SHORT EXERCISE:
Copy out, word for word, the lines running from the one containing "Given what is" up to and including the final line. Give only those lines.

★ ★ ★ ★

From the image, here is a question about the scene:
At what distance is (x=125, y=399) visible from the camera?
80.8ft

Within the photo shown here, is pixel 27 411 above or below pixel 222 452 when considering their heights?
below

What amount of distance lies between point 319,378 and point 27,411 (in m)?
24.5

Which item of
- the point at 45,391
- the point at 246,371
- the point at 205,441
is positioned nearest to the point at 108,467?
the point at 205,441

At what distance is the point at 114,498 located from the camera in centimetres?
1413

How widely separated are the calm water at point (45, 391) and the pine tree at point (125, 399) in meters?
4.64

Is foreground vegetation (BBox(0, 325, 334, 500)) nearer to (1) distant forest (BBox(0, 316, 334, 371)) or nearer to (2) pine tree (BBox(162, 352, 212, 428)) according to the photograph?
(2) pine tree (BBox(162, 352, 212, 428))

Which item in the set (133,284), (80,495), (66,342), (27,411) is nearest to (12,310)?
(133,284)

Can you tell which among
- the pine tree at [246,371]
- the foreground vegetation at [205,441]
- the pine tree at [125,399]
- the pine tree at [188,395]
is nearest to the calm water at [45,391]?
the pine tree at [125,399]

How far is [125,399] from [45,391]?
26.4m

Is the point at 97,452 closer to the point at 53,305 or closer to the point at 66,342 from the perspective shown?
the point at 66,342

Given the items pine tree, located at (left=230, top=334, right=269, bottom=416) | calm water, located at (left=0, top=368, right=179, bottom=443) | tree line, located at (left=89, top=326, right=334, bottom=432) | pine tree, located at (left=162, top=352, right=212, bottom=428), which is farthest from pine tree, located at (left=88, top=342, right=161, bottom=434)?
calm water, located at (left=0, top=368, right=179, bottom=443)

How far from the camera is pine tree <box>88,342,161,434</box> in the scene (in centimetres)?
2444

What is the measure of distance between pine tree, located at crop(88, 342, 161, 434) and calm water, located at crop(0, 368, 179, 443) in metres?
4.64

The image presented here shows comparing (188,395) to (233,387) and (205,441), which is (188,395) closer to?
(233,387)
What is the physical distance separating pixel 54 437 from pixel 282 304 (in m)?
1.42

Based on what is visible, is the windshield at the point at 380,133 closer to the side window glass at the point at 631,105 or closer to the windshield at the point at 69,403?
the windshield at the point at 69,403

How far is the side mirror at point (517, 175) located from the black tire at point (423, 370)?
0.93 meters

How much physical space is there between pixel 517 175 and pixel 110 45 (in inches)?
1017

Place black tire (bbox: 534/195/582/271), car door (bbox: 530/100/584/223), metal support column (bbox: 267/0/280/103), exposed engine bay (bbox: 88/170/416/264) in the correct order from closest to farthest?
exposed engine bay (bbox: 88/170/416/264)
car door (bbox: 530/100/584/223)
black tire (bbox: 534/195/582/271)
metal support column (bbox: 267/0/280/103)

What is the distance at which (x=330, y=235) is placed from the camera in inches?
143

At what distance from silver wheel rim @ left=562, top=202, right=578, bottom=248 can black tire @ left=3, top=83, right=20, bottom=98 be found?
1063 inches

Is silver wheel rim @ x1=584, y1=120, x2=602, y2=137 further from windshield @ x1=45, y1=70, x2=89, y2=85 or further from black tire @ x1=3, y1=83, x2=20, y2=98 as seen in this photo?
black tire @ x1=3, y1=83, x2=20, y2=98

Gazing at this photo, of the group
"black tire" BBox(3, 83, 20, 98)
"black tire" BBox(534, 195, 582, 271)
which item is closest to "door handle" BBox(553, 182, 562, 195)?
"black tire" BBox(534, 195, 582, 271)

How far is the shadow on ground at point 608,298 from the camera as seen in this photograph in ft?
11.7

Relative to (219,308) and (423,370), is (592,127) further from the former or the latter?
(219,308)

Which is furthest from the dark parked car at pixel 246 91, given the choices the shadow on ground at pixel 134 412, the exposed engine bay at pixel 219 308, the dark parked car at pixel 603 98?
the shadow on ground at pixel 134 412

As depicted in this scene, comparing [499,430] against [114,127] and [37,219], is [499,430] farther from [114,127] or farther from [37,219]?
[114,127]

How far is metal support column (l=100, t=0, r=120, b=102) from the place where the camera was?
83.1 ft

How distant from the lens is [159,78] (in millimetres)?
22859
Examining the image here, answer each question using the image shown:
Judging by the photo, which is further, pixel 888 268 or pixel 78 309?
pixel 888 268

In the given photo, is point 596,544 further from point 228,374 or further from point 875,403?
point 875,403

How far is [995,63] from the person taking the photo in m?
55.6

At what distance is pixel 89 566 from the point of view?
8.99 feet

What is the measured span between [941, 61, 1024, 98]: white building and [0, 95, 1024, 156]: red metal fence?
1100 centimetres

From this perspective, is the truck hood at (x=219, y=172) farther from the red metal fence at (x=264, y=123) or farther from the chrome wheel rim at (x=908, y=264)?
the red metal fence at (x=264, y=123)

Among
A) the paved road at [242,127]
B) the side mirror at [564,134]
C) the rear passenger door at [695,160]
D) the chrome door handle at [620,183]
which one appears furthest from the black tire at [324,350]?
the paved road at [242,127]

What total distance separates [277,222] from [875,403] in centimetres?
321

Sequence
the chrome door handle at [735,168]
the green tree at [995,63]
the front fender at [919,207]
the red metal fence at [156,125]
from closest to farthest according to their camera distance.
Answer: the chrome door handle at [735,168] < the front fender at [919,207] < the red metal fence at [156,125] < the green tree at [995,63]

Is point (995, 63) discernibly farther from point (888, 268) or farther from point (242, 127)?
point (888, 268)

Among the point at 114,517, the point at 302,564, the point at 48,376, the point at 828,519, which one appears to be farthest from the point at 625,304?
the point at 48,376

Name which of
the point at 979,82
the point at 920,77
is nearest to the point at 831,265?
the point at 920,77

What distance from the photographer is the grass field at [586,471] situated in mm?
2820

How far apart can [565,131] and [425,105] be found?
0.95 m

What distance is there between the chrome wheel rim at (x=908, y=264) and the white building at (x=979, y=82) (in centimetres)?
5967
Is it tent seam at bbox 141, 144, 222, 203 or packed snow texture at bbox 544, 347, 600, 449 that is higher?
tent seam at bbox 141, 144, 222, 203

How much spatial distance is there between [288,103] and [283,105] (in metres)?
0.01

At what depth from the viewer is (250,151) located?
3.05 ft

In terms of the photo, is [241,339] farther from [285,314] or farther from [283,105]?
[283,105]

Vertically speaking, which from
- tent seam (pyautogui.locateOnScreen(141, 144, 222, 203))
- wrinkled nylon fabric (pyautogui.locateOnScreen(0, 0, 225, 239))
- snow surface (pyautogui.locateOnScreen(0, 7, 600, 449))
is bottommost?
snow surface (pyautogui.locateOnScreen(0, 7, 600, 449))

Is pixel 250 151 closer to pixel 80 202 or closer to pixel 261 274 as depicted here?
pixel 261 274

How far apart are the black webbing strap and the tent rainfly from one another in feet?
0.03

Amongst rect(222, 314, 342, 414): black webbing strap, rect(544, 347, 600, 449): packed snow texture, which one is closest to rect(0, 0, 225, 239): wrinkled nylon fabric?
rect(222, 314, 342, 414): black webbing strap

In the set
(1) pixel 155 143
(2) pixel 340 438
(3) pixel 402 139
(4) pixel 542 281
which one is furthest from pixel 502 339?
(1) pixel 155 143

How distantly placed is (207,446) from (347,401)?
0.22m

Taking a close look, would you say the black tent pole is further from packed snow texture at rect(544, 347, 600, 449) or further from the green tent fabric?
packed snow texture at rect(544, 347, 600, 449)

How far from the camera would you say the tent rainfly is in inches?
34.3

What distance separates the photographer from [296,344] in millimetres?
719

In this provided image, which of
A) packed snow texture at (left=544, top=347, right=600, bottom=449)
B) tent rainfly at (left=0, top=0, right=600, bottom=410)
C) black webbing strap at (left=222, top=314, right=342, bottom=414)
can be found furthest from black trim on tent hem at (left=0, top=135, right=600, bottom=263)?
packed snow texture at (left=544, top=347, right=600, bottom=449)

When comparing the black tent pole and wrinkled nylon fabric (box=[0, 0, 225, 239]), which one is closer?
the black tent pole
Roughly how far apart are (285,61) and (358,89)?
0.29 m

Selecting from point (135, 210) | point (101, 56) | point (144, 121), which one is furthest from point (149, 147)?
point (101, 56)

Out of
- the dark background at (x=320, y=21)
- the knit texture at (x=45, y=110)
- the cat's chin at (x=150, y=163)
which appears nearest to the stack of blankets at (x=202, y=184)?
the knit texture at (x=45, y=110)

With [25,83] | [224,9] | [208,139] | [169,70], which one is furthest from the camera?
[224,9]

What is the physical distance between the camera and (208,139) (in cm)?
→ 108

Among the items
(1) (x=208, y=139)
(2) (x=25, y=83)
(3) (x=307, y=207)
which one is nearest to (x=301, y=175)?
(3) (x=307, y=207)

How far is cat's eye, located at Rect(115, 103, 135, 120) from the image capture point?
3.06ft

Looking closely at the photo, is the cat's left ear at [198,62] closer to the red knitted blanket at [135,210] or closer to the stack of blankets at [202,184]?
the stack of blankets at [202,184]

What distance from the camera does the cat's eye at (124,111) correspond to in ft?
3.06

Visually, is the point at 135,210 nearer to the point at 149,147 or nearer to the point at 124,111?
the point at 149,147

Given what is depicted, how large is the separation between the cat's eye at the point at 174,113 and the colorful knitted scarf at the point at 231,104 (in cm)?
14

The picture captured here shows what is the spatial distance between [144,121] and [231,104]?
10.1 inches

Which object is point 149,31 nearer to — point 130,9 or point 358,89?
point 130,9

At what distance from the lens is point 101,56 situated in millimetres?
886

★ ★ ★ ★

OUTPUT BELOW:
Given what is depicted, how large is the separation between the cat's eye at the point at 174,113 and the colorful knitted scarf at the point at 231,104 (in cm)?
14

The picture captured here shows what is the spatial distance between [144,121] and [231,104]?
10.1 inches

Which object is point 149,31 nearer to — point 130,9 or point 358,89?
point 130,9

At what distance from the lens is point 101,56 situated in millimetres?
886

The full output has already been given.